日本大百科全書(ニッポニカ) 「イトヨ」の意味・わかりやすい解説
イトヨ
いとよ / 糸魚
three spined stickleback
[学] Gasterosteus aculeatus
硬骨魚綱トゲウオ目トゲウオ科に属する魚のうち、背びれに5本以下の棘(とげ)をもつ種の総称。日本のイトヨには日本海系、太平洋系降海型および太平洋系陸封型の3系群があり、これにハリヨを加えた4系群が認められている。太平洋系降海型Gasterosteus aculeatus aculeatus以外は学名が確定していない。水草を集めて巣をつくることで有名な魚で、雄が糸状の粘液を出して巣を固めるのでこの名がある。北半球の亜寒帯から温帯にかけて広く分布し、日本では、降海型(成長ののち海に下るもの)は下関(しものせき)以北の日本海各地と利根川以北の太平洋の日本各地に、陸封型(成長しても淡水にとどまるもの)は北海道の大沼と阿寒(あかん)湖、青森県、福島県会津盆地、福井県大野盆地、栃木県那須(なす)などの湧水池や細流にすむ。背びれに3本、腹びれに1対の強い棘があり、鰓蓋(えらぶた)の後から尾びれ基底まで鱗(りん)板が連続して並ぶ。降海型は産卵期以外は海で生活する。体が細長く、背びれ棘(きょく)に鰭膜(きまく)がないか、あっても基部近くに限られる。体長は10センチメートルほどになる。陸封型は一生淡水で生活する。体は高く、背びれのひれ膜は棘の先端まで達する。体長は7センチメートルほどにしかならない。両型ともに1年で成熟する。
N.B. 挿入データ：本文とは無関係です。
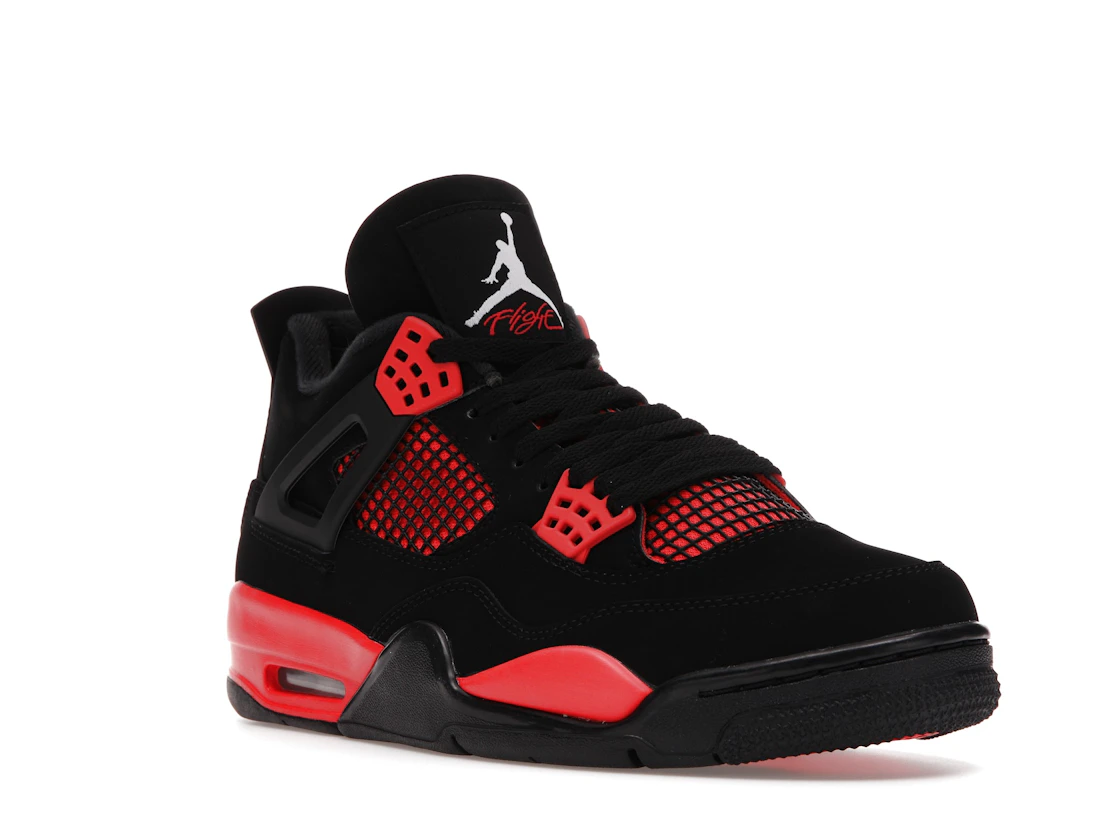 Vue 6 de Jordan 4 Retro Red Thunder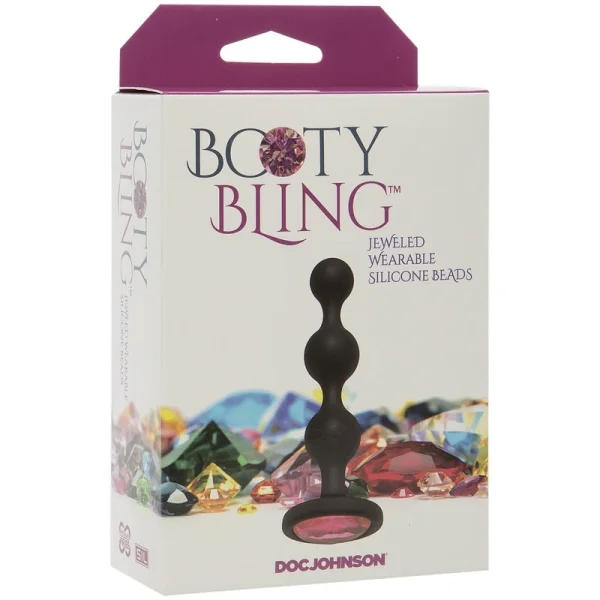 Doc Johnson Booty Bling Silicone Beads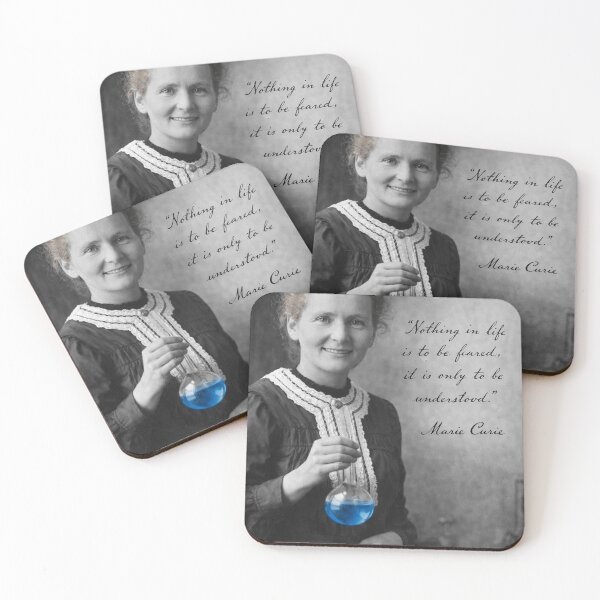 Item preview, Marie Currie Famous Quote  designed and sold by LuluLeb.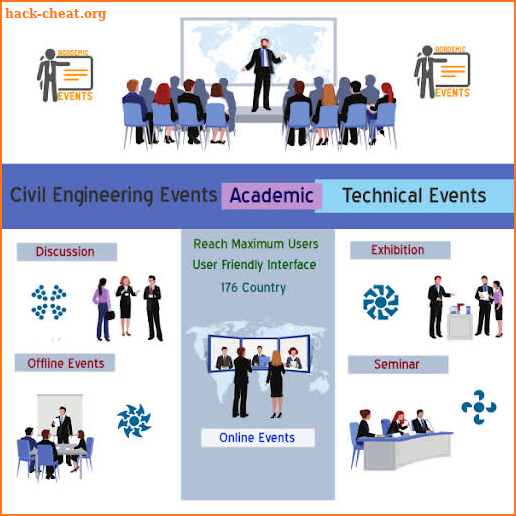 Civil Engineering Events screenshot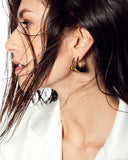 ABANICO I HOOP EARRINGS jewelry, earrings Kendall Conrad   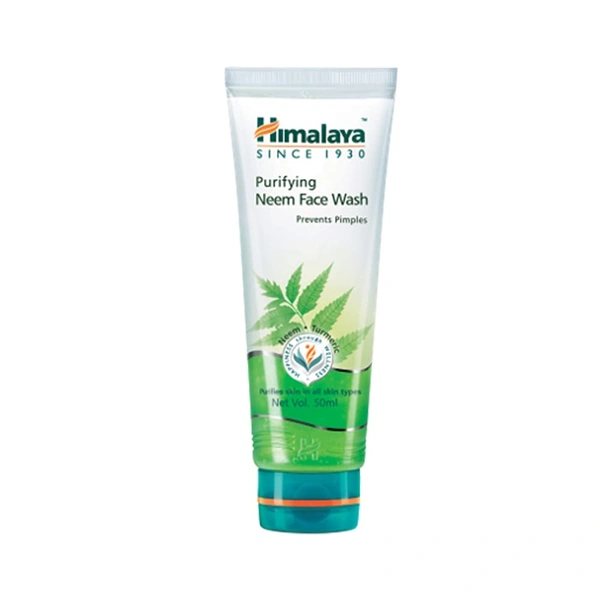 Himalaya Neem Purifying Facewash - 50ml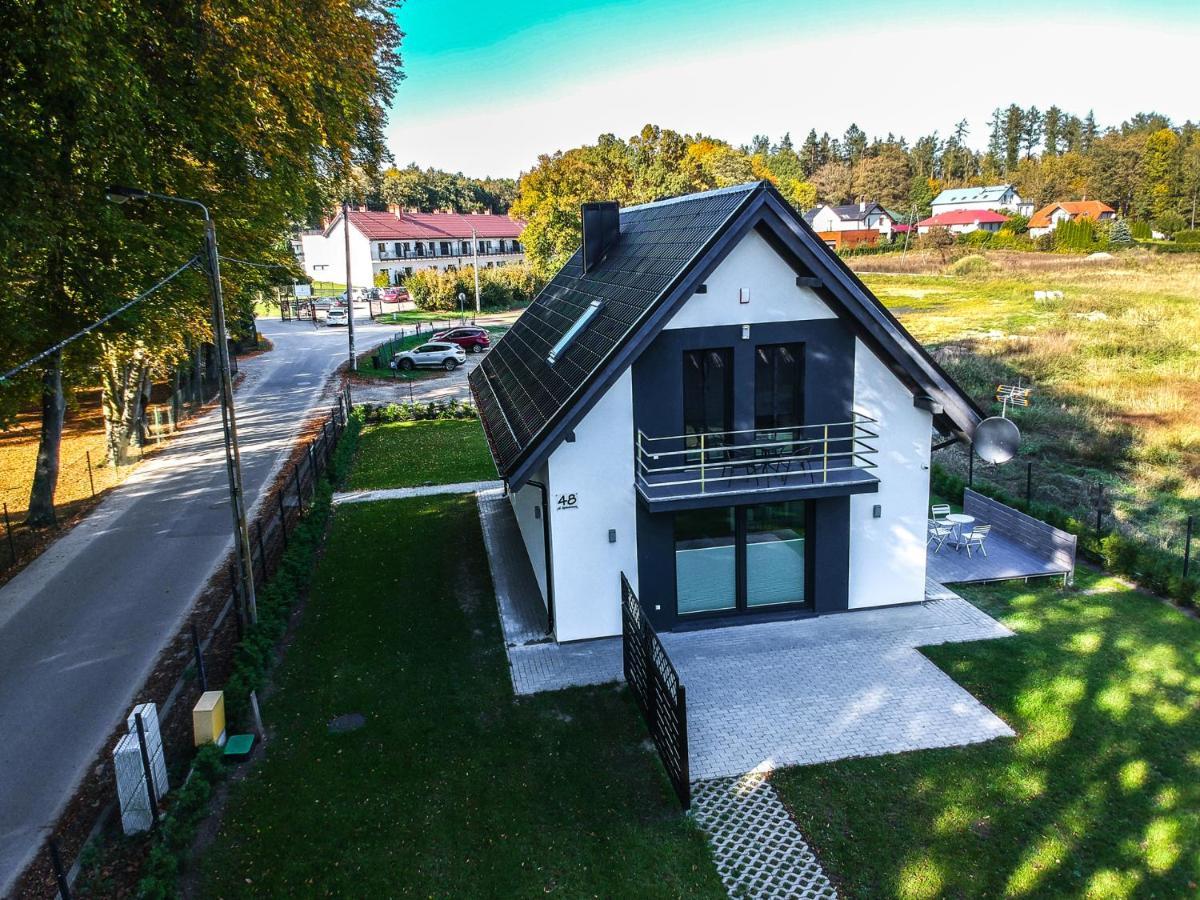 Domowy Zakatek Villa Tuchom ภายนอก รูปภาพ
雄は水底にくぼみを掘り、水草や落ち葉を集め、腎臓(じんぞう)から出る粘液でそれらを固めて巣を作る。雌を見つけると、ジグザグダンスと言われる求愛行動で雌を巣に導き入れ、産卵させる。雄は直ちに巣に入り放精する。ほかの雄の進入に対して攻撃を加えるが、その引き金となるのは、のどから腹部にかけてみられる赤色の婚姻色である。赤色であれば、どんなものに対しても強く反応する。雄は胸びれを使って新鮮な水を卵に送り、仔魚(しぎょ)が巣を離れるまで外敵から守る。雌は産卵後、雄は仔魚の保護を終えた後死ぬ。降海型では稚魚は7~9月ごろに川を下りて海洋生活し、翌年2月ごろから遡上(そじょう)を開始する。
陸封型は水温が15℃前後の小川や水田の溝などにすみ、各地で天然記念物に指定されている。生育環境の悪化で、絶滅のおそれのある地域個体群に指定されている地方もある。その一方で、遡上期のものを捕らえて、から揚げやてんぷらにする地方もある。